BTRFS offers some tools to find differences between the subvolumes, but it requires some understanding of BTRFS and Docker storage backend to find which files have changed. In the end, this is possible to perform and identify which files and directories have been created or modified. Of course, the above example is not enough, one should run some stress test or simply a validation campaign on their system to safely identify all possible file system changes.

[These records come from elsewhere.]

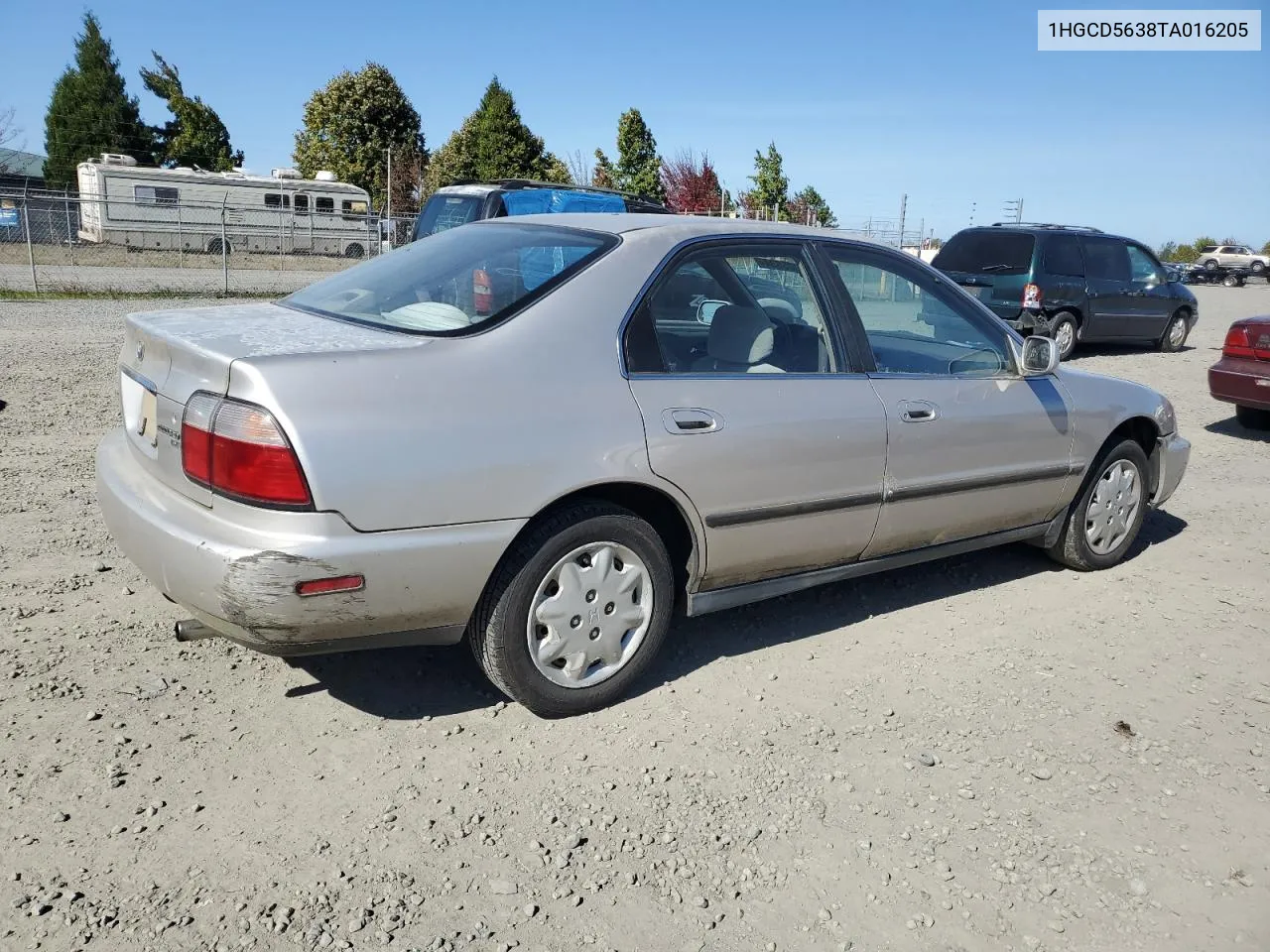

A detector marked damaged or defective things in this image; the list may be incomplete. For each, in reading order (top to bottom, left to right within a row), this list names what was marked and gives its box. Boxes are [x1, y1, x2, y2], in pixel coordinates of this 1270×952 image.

dent on bumper [92, 431, 520, 654]
dent on bumper [1153, 433, 1189, 510]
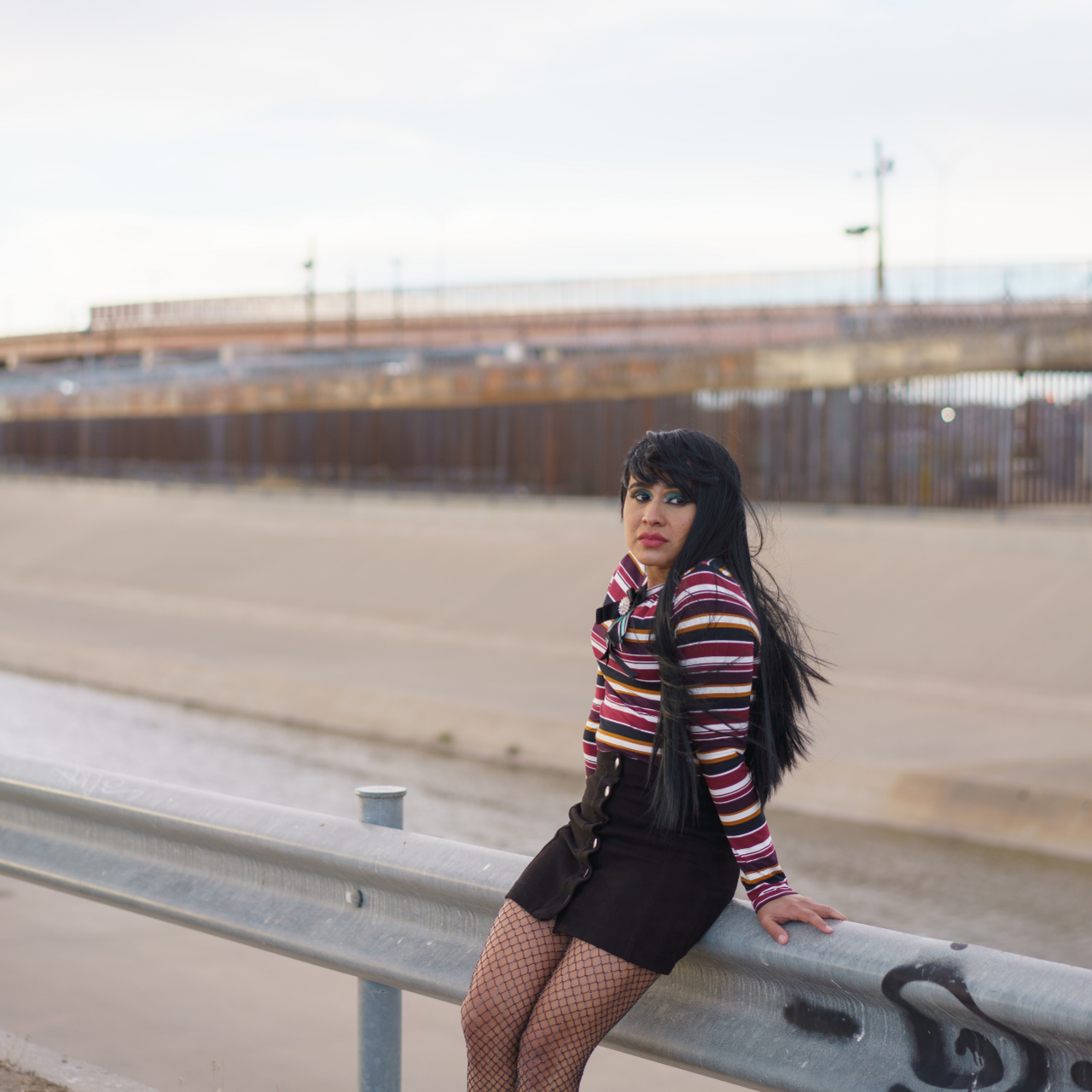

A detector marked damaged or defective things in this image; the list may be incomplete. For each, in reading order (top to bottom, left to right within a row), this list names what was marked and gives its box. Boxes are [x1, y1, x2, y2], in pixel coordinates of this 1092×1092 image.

rusty steel border fence [2, 367, 1092, 502]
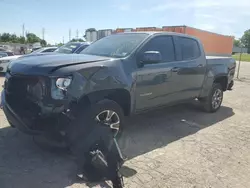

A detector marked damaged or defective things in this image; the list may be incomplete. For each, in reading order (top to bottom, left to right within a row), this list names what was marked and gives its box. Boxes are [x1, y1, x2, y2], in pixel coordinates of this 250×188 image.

damaged hood [7, 53, 110, 74]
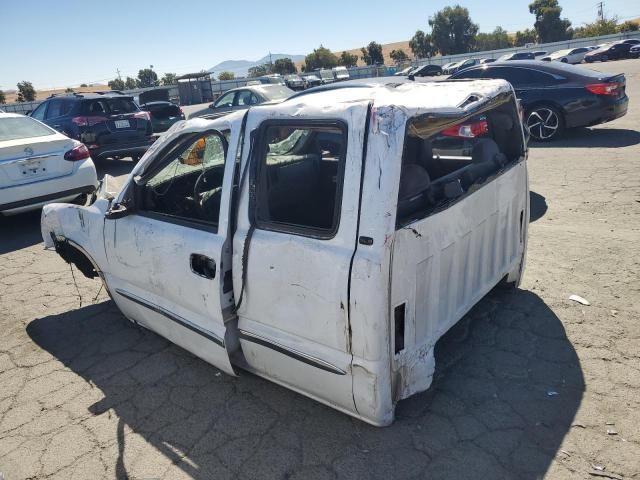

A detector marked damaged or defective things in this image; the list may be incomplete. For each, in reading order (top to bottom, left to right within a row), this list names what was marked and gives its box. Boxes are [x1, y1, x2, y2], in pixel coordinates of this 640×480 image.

severely damaged truck [41, 79, 528, 428]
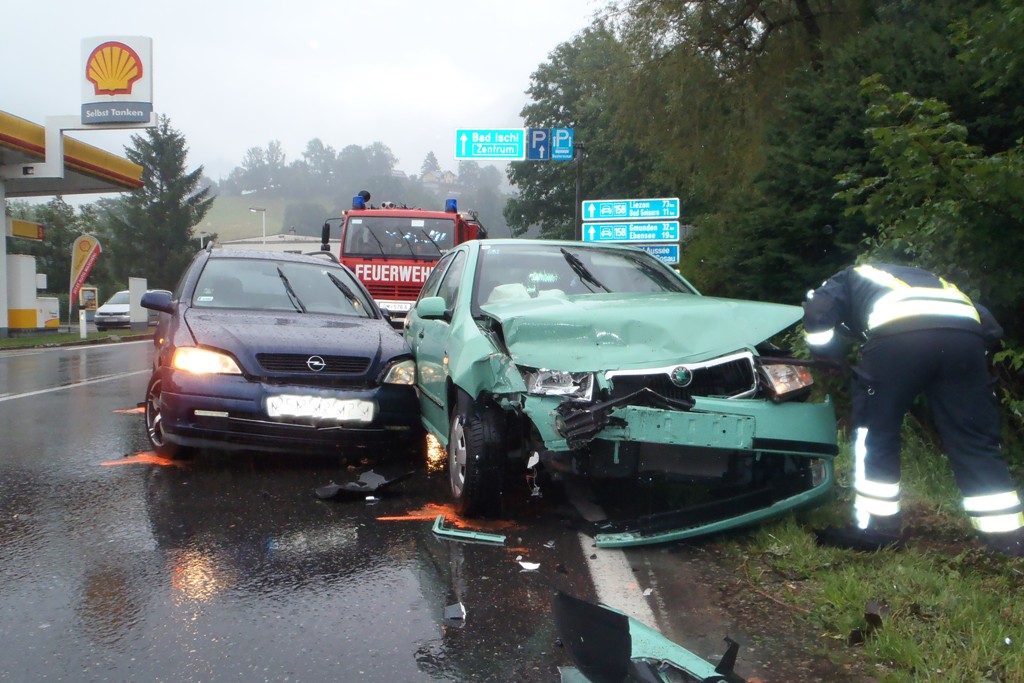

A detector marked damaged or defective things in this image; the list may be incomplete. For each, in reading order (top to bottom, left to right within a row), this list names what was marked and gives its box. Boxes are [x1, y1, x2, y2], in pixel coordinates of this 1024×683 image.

crumpled hood [182, 309, 405, 370]
crumpled hood [483, 290, 802, 370]
broken headlight [524, 368, 598, 401]
crashed green car [403, 240, 835, 548]
broken headlight [757, 362, 811, 401]
broken plastic piece [430, 516, 505, 548]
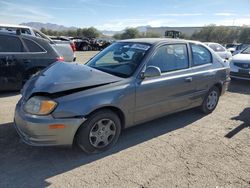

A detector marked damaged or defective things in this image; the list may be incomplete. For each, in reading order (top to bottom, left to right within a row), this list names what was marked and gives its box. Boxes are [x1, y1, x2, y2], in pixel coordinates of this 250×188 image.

damaged front bumper [13, 99, 86, 146]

In our very simple test, we could simply run a Postgres container using a Docker named volume by doing:

$ sudo docker run --name postgres -v pgdata:/var/lib/postgresql/data --read-only --tmpfs /run -e POSTGRES_PASSWORD=mysecretpassword -d postgres:10.7

In the above container creation and starting, we set the container to be read-only, we create a /run tmpfs mount to contain the runtime data (here some internal locks), and we create a named volume for storing the databases.

Overlay2 Storage Backend

For overlay2, it is much simpler. The file structure used by this Docker storage backend gives us all information we need. We will use the same example as for BTRFS using a postgres container. The information we are looking for is within the GraphDriver structure reported by Docker inspect:

$ sudo docker inspect postgres
(...)
    "GraphDriver": {
         "Data": {
(...)
            "UpperDir": "/var/lib/docker/overlay2/cde7ec0ff866c7bcda21109872cbe1751e20967d823bce8a8ec1a3a0be4357cd/diff",
(...)
        },
         "Name": "overlay2"     },

The data that changed compared to the base image is all in this directory:

$ sudo ls -AlF /var/lib/docker/overlay2/cde7ec0ff866c7bcda21109872cbe1751e20967d823bce8a8ec1a3a0be4357cd/diff/
total 0
 drwxr-xr-x. 3 root root 4096 Mar 27 1:12 run

We can easily see the full tree of files and folder that has changed by using the tree command (here I execute inline the Docker inspect command with a formatting to extract just the directory where the differences are visible):

$ sudo tree -apugsDF $(docker inspect --format '{{ .GraphDriver.Data.UpperDir }}' postgres)/
/var/lib/docker/overlay2/cde7ec0ff866c7bcda21109872cbe1751e20967d823bce8a8ec1a3a0be4357cd/diff/
└── [drwxr-xr-x root     root            4096 Mar 27  1:12]  run/
    └── [drwxrwsr-x 999      docker          4096 Apr  7 21:23]  postgresql/
        ├── [srwxrwxrwx 999      docker             0 Apr  7 21:23]  .s.PGSQL.5432=
        └── [-rw------- 999      docker            63 Apr  7 21:23]  .s.PGSQL.5432.loc

Conclusion

As we have seen, the overlay2 storage backend designed by Docker is very easy to explore. But I have the same conclusion than for BTRFS, one needs to perform further testing with the container to execute all likely code path and create/modify all possible files before the container can be set to read-only.